Many people are able to receive dental insurance through work, where it may be low priced and provide some savings. Few types of dental insurance completely insure the person, and most people can expect to have to meet deductibles, and pay some share of the cost of most dental services. In particular, a lot of plans will expect people to pay at least 50% of many of the more expensive dental procedures like root canals and crowns, and most only offer limited coverage for orthodontistry and may have a lifetime cap on services. The reason it’s important to mention this is because in comparison, private individual dental coverage is not that different, though it can be slightly to a great deal more expensive.
Lots of insurance brokers exist that can offer people individual dental coverage at varying prices, online and offline. A number of brokers can be accessed online very quickly and yield lots of quotes. These quotes can get confusing and it's valuable to understand the ways coverage differs.
Some “insurance” is actually a discount plan, where prices are discounted, instead of being partly covered by the insurance company. This will mean virtually no service comes without a charge, and these plans should only be considered if no other options are available.

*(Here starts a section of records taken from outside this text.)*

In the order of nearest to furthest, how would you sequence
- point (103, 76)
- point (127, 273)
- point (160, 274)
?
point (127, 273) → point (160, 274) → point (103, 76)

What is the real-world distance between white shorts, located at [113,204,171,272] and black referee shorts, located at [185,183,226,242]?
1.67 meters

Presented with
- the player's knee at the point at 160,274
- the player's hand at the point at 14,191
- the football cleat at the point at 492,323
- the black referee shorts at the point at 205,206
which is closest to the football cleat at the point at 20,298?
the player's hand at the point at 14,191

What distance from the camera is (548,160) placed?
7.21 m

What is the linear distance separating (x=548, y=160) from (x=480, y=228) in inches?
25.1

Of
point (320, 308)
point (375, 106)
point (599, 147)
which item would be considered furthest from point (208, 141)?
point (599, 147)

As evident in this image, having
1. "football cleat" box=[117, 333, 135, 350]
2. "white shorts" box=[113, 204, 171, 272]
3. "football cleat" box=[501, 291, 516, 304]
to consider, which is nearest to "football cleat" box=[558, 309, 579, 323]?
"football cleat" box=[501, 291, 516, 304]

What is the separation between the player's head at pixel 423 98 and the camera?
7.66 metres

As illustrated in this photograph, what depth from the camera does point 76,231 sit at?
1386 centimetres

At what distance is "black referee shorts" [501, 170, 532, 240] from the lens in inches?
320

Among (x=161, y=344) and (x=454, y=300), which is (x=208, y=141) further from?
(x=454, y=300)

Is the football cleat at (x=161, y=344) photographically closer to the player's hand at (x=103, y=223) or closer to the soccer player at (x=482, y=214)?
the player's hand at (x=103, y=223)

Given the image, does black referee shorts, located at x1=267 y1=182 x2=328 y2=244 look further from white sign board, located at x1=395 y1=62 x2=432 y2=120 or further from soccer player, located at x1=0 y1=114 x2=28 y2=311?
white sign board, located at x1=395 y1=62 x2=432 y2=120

Another type of individual dental coverage is the dental HMO, which means people are restricted to using dentists belonging to the HMO, and this may or may not pose a problem. If there isn’t significant participation in the HMO by local dentists, it can be hard to find someone to provide care. People should plan to investigate who belongs to the dental HMO prior to signing up. When there are many participating dentists, these plans are usually least expensive and tend to provide the most benefit.
Alternately, other forms of individual dental coverage can include the PPO, which allows people to use dentists outside of a network group, but only begin to pay out after the insured pays deductibles, which can be very high. PPOs usually pay a lower percentage of total costs when people use dentists that don’t belong to the network. In contrast some coverage will pay a percentage of costs no matter when dentist people choose, which is usually called an indemnity plan. Direct reimbursement means that people pay all their costs and then submit claims to the insurance company for some reimbursement.
These different terms cover the varying types of individual dental coverage that can be offered, and it’s important to decide which one or ones seem like the best deal. The next step is looking at each policy to determine what truly gets covered and what doesn’t. Take note of exclusions, exclusions on pre-existing conditions, maximum benefits, either yearly or lifetime, and deductible. Some insurance plans charge a very high deductible before they give coverage of any kind, and these may not be worthwhile, while others make people wait several months prior to providing any services.
An additional point of evaluation is how the company charges. It may ask for the full yearly fee upfront, and or it might request a monthly payment. The full year’s fee does have the advantage of the insurance company being unable in most cases to cancel the insurance, for that year. On the other hand, using a monthly payment structure could be beneficial if the policy gets maxed out prior the year’s end, and the individual can stop paying for it.
In all, people should do their research, compare a lot of plans and look for the one that best fits their needs. There are pros and cons to the many kinds of plans available. The last thing people should probably do prior to purchasing individual dental coverage is to check with agencies like the state Insurance Commissioner or the Better Business Bureau. If there are many complaints about the way a particular company administrates its plan, it may be best to search for one that is more favorably reviewed.